Task objective
Retrieve every line of the data holding the word "frames".

Stored data entries
☆ ☆ ☆ ☆ ☆ ☆ ☆

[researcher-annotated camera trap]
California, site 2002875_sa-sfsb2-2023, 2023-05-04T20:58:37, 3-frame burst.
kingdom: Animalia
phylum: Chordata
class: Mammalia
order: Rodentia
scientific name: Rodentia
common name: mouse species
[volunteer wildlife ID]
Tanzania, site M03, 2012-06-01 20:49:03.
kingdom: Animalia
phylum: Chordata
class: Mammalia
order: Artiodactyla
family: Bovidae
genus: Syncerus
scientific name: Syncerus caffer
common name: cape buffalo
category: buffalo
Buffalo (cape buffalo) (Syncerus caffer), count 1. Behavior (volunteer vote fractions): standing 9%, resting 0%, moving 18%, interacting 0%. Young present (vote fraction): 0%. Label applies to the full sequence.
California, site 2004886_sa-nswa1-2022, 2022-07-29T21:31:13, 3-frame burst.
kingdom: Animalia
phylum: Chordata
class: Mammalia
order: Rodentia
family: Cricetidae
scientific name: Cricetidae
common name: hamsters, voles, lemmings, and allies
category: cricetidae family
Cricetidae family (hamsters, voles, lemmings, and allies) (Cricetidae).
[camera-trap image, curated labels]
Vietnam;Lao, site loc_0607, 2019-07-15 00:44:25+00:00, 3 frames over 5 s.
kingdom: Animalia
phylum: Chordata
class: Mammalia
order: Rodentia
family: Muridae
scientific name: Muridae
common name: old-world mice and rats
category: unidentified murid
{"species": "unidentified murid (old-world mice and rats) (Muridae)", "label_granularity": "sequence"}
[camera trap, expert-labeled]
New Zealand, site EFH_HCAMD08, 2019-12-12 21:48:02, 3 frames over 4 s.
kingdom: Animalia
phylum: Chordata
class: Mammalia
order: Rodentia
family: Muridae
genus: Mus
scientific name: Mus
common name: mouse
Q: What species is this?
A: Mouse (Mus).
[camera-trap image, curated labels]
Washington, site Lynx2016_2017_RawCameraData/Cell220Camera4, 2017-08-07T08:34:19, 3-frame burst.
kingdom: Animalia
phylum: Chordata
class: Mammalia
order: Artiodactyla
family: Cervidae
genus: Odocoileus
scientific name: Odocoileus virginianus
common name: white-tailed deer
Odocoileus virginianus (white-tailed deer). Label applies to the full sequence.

☆ ☆ ☆ ☆ ☆ ☆ ☆

Task answer
Vietnam;Lao, site loc_0607, 2019-07-15 00:44:25+00:00, 3 frames over 5 s.
New Zealand, site EFH_HCAMD08, 2019-12-12 21:48:02, 3 frames over 4 s.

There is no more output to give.